*Goal of the exercise*: Print the whole listing again exactly as it stands, leaving out any images.

*The data*:

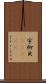 宇柳貝(ateji) Scroll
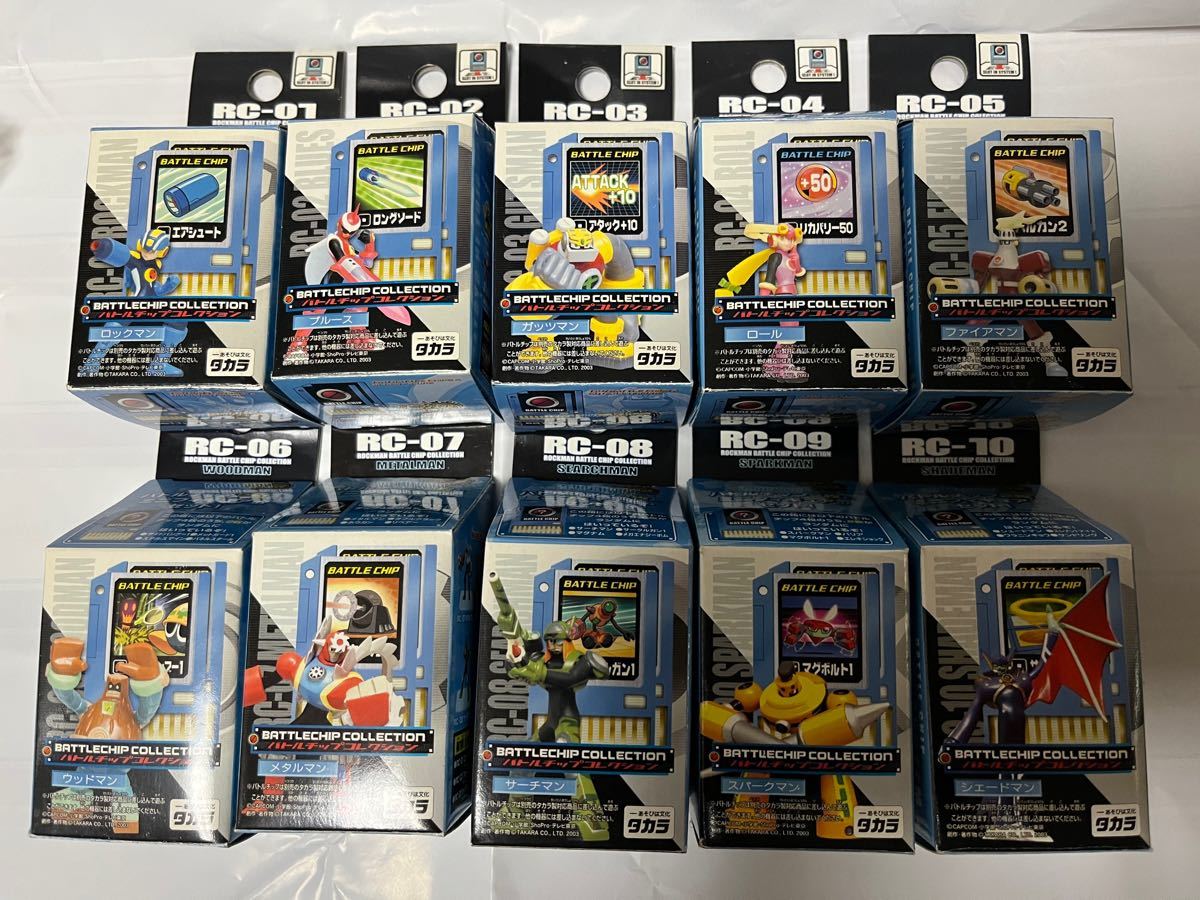 ロックマンエグゼ フィギュア バトルチップコレクション｜Yahoo!フリマ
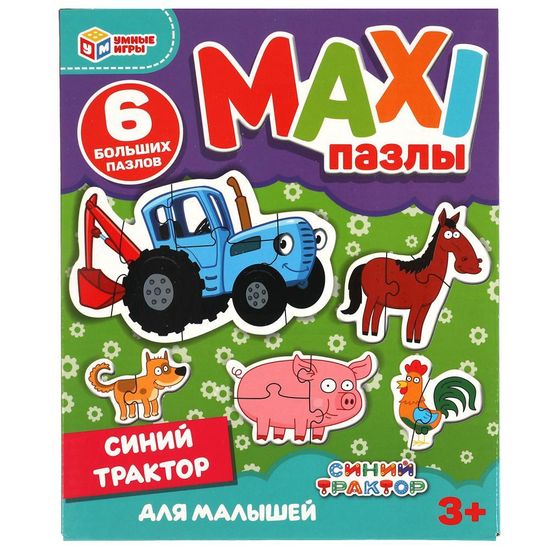 Макси-пазлы для малышей. Синий трактор. Коробка 150*180*40. 6 пазлов. Умные игры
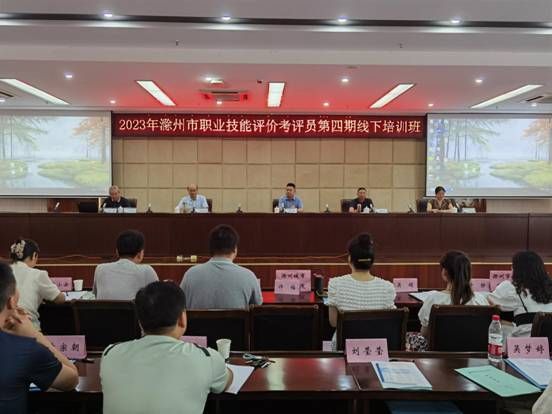 集团成功举办2023年滁州市职业技能人才评价考评员第四、五期培训班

*Reply*:
 宇柳貝(ateji) Scroll
 ロックマンエグゼ フィギュア バトルチップコレクション｜Yahoo!フリマ
 Макси-пазлы для малышей. Синий трактор. Коробка 150*180*40. 6 пазлов. Умные игры
 集团成功举办2023年滁州市职业技能人才评价考评员第四、五期培训班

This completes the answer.